Given a triangle ABC with sides: AB = 9; BC = 6 and AC = 5. Plane M passes through the AC side, making

Given a triangle ABC with sides: AB = 9; BC = 6 and AC = 5. Plane M passes through the AC side, making an angle of 45 ° with the plane of the triangle. Find the distance between plane M and vertex B.

From vertex B we lower the height BN and get two right-angled triangles ABN and CBN with a common side BN. We take СN as x and then АN = 5 + x.

By the Pythagorean theorem, we derive BN ^ 2 for two triangles:

BN² = AB² – AN² = 9² – (5 + x) ² = 81 – 25 – 10 * x – x² = 56 – 10 * x – x².

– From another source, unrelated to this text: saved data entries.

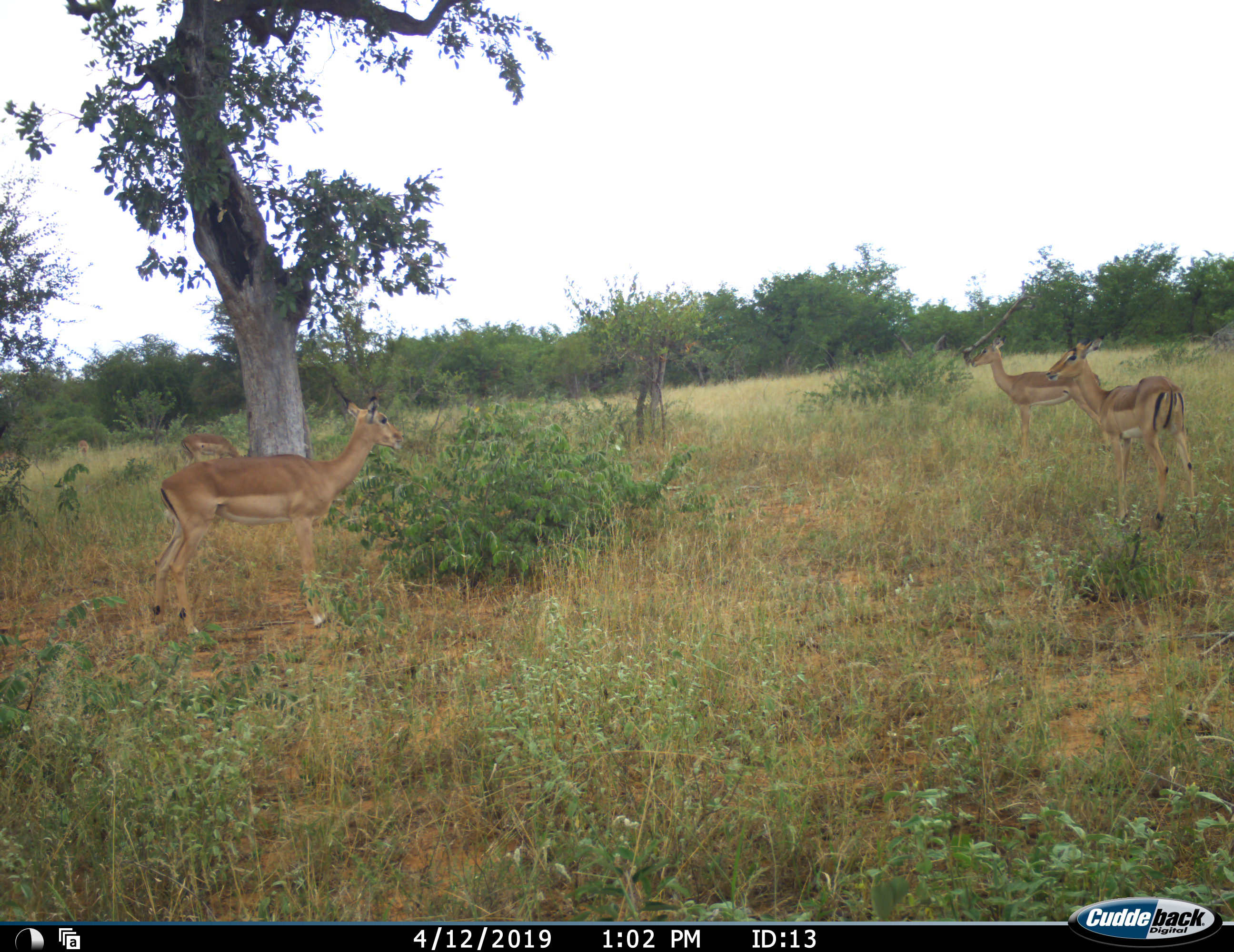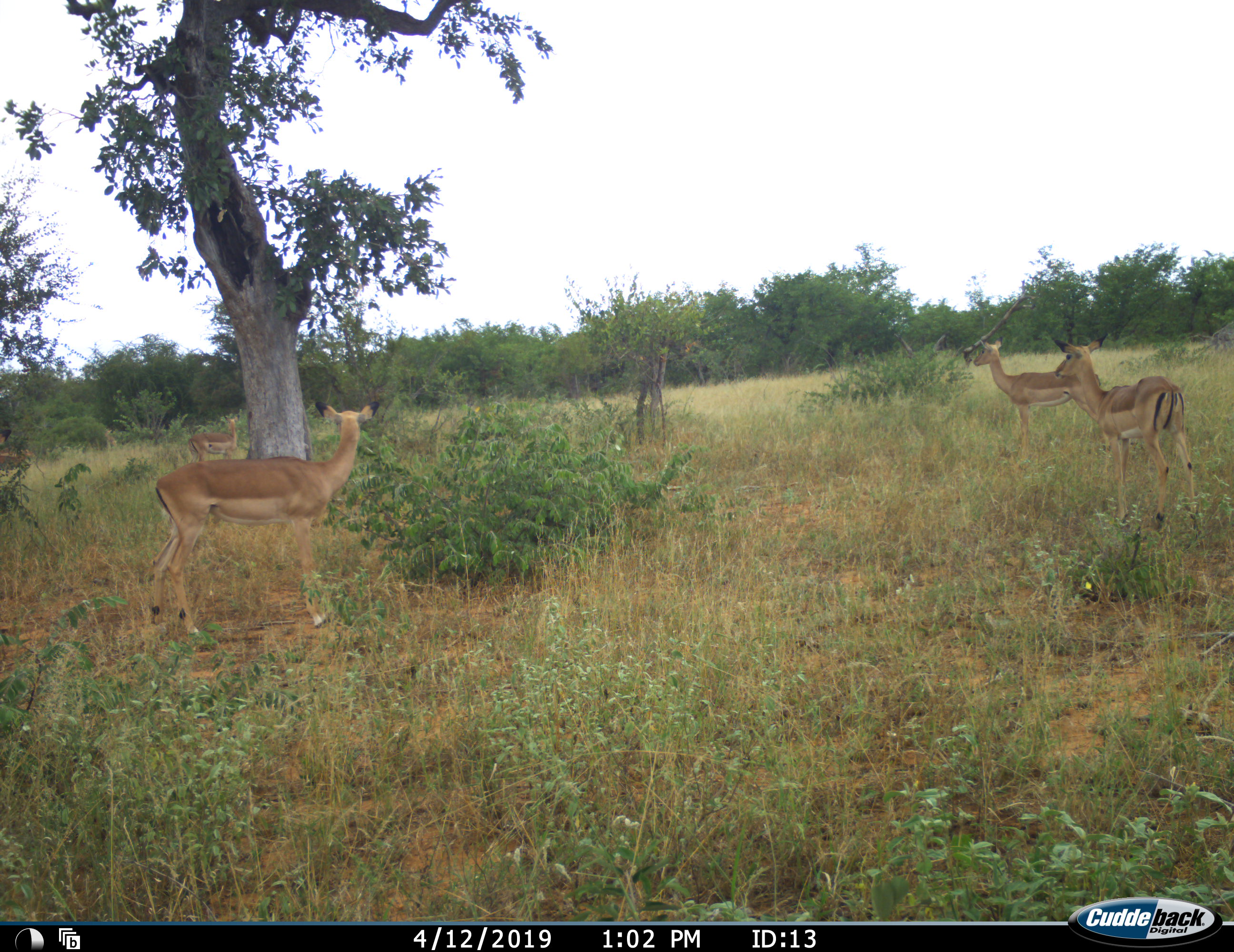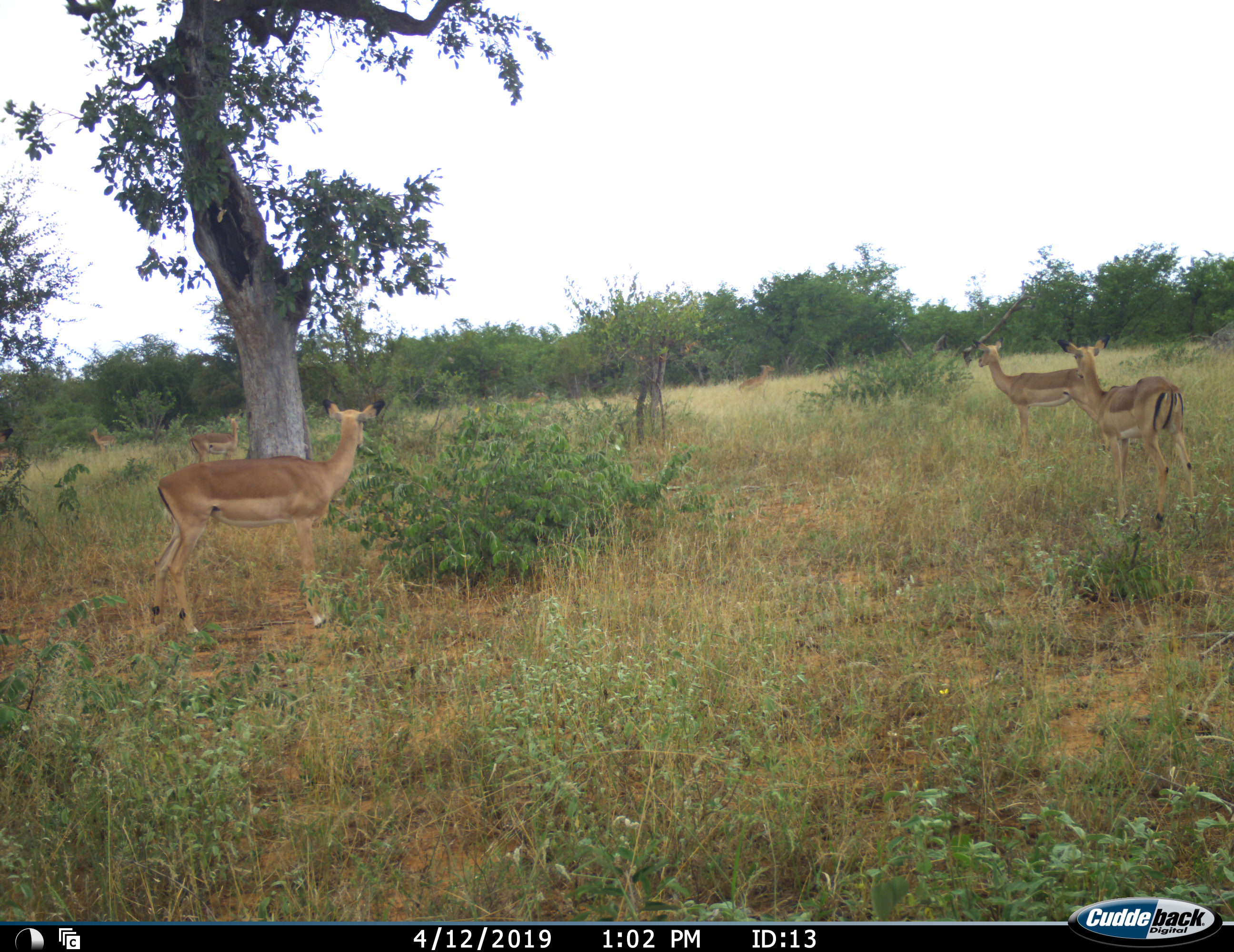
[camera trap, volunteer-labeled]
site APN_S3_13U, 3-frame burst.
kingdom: Animalia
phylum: Chordata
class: Mammalia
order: Artiodactyla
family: Bovidae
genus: Aepyceros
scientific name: Aepyceros melampus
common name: impala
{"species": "impala (Aepyceros melampus)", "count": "7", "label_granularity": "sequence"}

BN² = BC² – CN² = 36 – x².

Equating the results:

56 – 10 * x – x² = 36 – x².

– 10X – x² + x² = 36 – 56.

– 10 * x = – 20.

x = 2.

Substitute and find BN

BN² = 36 – 2² = 32.

BN = √ (32).

Now from the vertex B we draw a segment BL perpendicular to the plane M, this is the distance between the plane M and the vertex B.

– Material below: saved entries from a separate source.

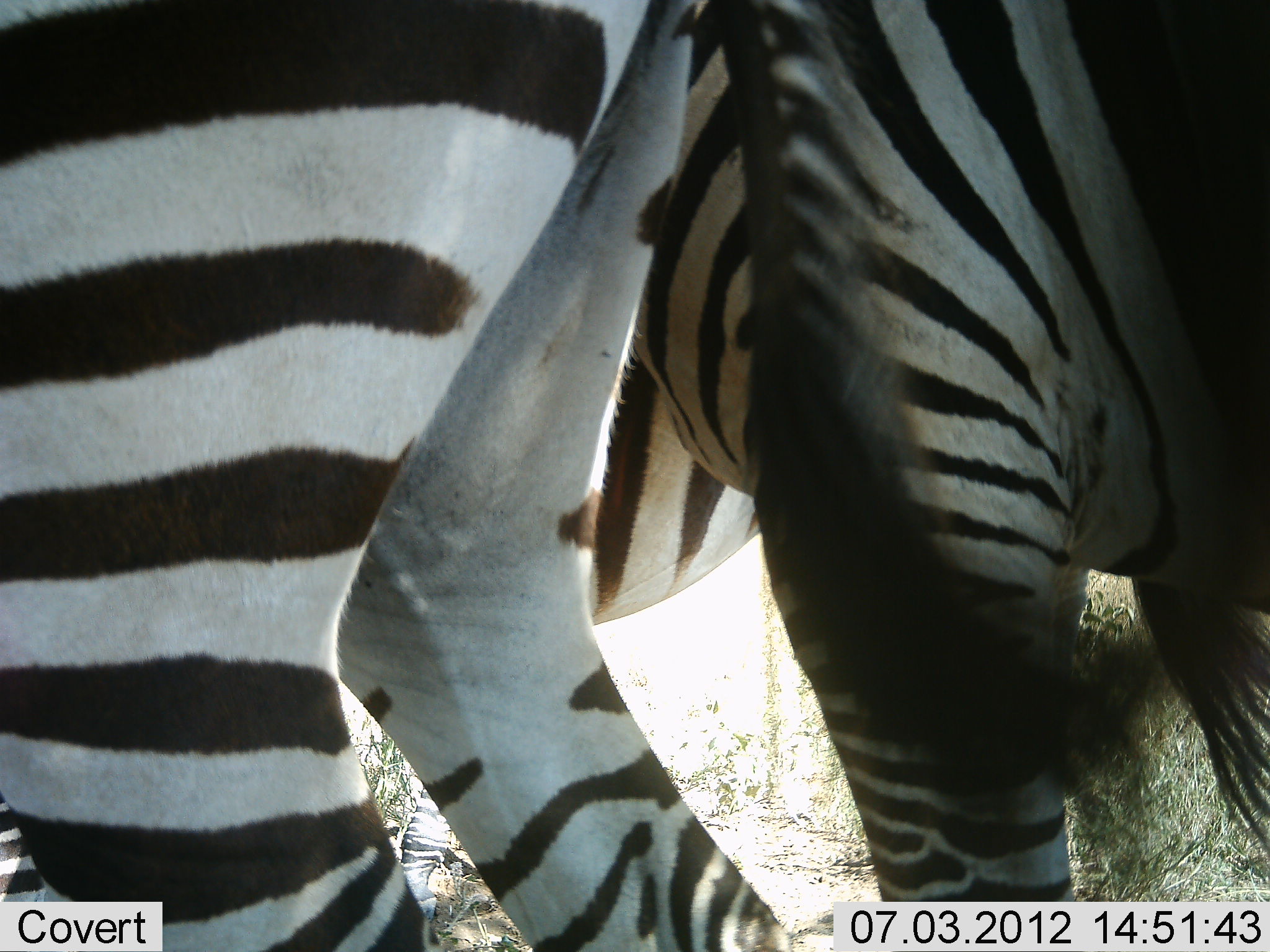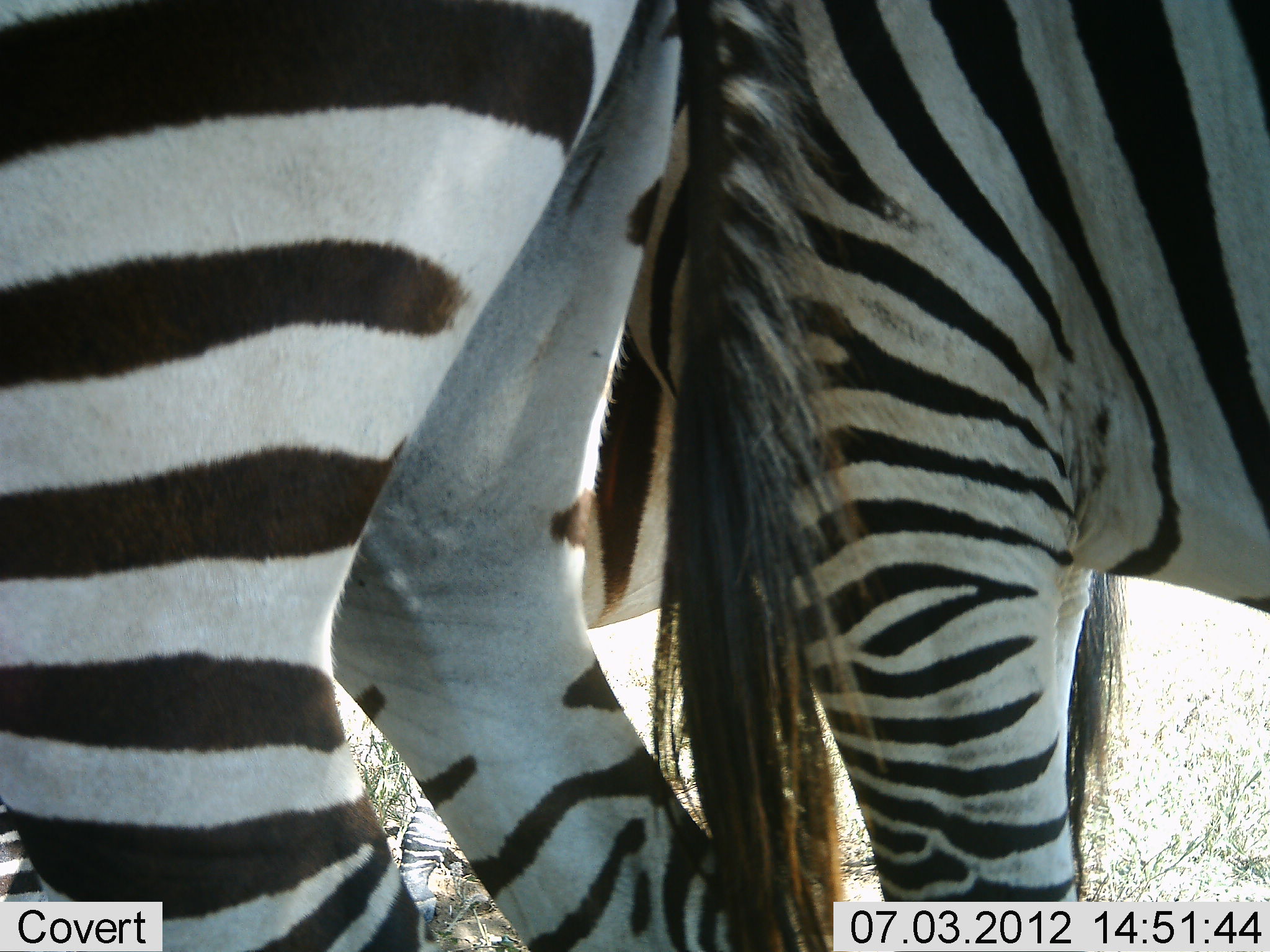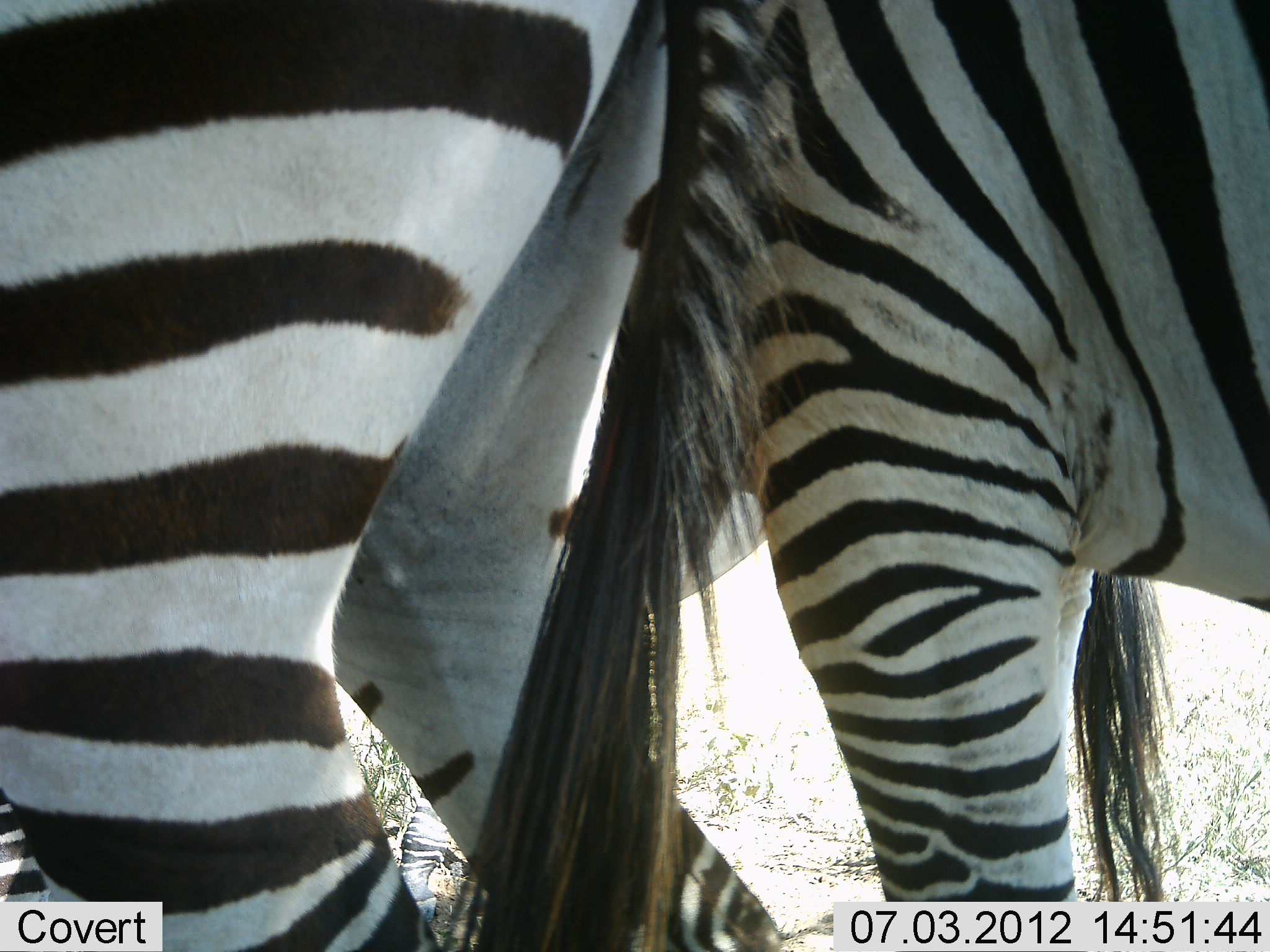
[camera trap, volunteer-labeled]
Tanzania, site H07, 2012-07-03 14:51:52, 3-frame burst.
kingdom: Animalia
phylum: Chordata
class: Mammalia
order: Perissodactyla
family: Equidae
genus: Equus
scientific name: Equus quagga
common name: plains zebra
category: zebra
Zebra (plains zebra) (Equus quagga), count 2. Behavior (volunteer vote fractions): standing 90%, resting 0%, moving 10%, interacting 0%. Young present (vote fraction): 0%. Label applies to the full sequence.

Consider the triangle BNL, it is rectangular and isosceles, because ВL is perpendicular to NL and the angle ВNL is 45 by condition.

Again, by the Pythagorean theorem, we derive BN²:

BN² = BL² + NL² since BN = √ (32) and BL = NL.

√ (32²) = 2BL².

32 = 2BL².

BL² = 32/2.

BL = √ (16).

BL = 4.

Answer: the distance between plane M and vertex B is 4.